Hacker News new | ask | show | jobs
by fwdpropaganda 2935 days ago
> Interesting that even the most naive methods still have >50% accuracy.

All methods that you'll ever see have >50% accuracy, because if you find a signal with <50% accuracy you'll just flip the sign in the sginal and call it >50% accuracy.

Here's a bit relevant to this conversation:

> Previous work on predicting the directionality of Bitcoin prices has shown that significant signal exists in the price of the cryptocurrency.

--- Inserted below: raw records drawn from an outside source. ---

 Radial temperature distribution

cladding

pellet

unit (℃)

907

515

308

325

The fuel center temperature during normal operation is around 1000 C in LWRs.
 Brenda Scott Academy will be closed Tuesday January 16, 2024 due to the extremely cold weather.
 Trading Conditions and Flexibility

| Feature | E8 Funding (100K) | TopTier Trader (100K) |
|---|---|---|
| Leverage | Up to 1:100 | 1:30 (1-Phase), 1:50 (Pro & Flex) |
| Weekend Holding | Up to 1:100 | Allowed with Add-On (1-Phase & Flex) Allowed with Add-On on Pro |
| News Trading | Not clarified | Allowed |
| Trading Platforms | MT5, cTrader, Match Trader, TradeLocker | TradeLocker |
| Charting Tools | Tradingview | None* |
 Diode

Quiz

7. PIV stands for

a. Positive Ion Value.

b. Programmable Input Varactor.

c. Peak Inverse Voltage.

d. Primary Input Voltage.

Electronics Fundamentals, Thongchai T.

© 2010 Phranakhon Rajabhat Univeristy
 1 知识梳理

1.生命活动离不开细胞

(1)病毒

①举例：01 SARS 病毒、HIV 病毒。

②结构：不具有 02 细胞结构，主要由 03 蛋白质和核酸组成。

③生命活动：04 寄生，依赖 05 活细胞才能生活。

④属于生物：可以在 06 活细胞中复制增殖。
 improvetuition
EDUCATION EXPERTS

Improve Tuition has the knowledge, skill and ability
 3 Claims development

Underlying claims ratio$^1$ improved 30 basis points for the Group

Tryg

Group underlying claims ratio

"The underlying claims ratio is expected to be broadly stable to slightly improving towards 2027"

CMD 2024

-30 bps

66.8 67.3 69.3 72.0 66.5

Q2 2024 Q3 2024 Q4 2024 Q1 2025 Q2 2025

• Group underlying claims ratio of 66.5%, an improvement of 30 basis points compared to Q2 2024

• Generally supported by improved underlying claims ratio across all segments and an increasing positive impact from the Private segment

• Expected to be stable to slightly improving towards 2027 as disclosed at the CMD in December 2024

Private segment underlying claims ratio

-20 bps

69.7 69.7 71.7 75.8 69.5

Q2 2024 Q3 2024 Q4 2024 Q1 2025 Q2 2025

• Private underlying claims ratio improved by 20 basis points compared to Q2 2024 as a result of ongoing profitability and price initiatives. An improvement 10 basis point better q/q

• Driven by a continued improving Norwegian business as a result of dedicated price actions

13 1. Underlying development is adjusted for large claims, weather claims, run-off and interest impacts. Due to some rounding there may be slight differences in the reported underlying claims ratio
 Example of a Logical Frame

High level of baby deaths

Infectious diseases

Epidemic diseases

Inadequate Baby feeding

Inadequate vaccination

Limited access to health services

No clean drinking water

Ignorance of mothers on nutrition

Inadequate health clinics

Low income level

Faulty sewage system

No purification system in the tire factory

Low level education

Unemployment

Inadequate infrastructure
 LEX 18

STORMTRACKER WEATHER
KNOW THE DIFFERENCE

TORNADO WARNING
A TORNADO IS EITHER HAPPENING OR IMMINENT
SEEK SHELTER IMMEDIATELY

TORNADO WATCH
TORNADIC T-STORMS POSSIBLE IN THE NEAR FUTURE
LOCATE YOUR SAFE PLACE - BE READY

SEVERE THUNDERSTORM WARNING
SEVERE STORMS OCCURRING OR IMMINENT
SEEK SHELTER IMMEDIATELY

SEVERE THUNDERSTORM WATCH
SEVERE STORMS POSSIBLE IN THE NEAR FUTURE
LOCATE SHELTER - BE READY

Hegazy and Mumford (2016) compute an exponentially-smoothed Bitcoin price every eight minutes; using the first five left derivatives of this price as features in a decision-tree based algorithm, they predict thedirection of the next change in Bitcoin price with 57.11% accuracy.

> Their results substantiate earlier research done by Madan, Saluja, and Zhao (2014), who found that by using the Bitcoin price sampled every 10 minutes as the primary feature for a random-forest model, they could predict the direction of the next change in Bitcoin price with 57.4% accuracy.

> An alternative model was used by Sebastian, Katabarwa, and Li (2014), who use the Bitcoin price sampled every minute as the primary feature for a forward-feed neural network. Their results suggest that this system predicts future Bitcoin price directionality with 60% accuracy.

The most glaring evidence that this entire paper is garbage is the fact that zero time is spent on putting these numbers (57.11%, 57.4%, 60%) in context. What do I mean by context? For example, observations like the fact that for the same dataset if you use a daily resolution and your prediction is always "up", you'll beat those accuracies. Obviously, the reason why this discussion is absent is because it's a lot harder than just dumping a dataset into sklearn.

2 comments

In order to meaningfully test this stuff you have to recreate a simulation as close as possible to the real trading environment -- and even then -- this is extremely hard to do. The lag, downtime, transaction fees, failed trades, API changes, etc, all throw a huge huge wrench in this theoretical sklearn+CSV 'prediction' game.

Don't get me wrong, sklearn+CSV is great for learning, and great for initial experimentation or playing around. But it's just too far from the real process to be meaningful imo.

I presume that the context of those accuracy numbers is prediction for the next period (i.e. 8 minutes, 10 minutes, 1 minute). To me 60% sounds good, but apparently not to people in this thread :)
> I presume that the context of those accuracy numbers is prediction for the next period (i.e. 8 minutes, 10 minutes, 1 minute).

That's not a context. That's the statistic they're calculating.

> To me 60% sounds good, but apparently not to people in this thread :)

What does "good" mean, and compared to what? If you can't put a number on "good" you're flying blind.

But hey, I'm just trying to warn people that the maths are garbage here; but if that looks good enough for you go ahead and trade it.

Random generator has 50% prediction accuracy. For series like ether where price globally/on average was rising, constant predictor of “will rise” would have similar accuracy.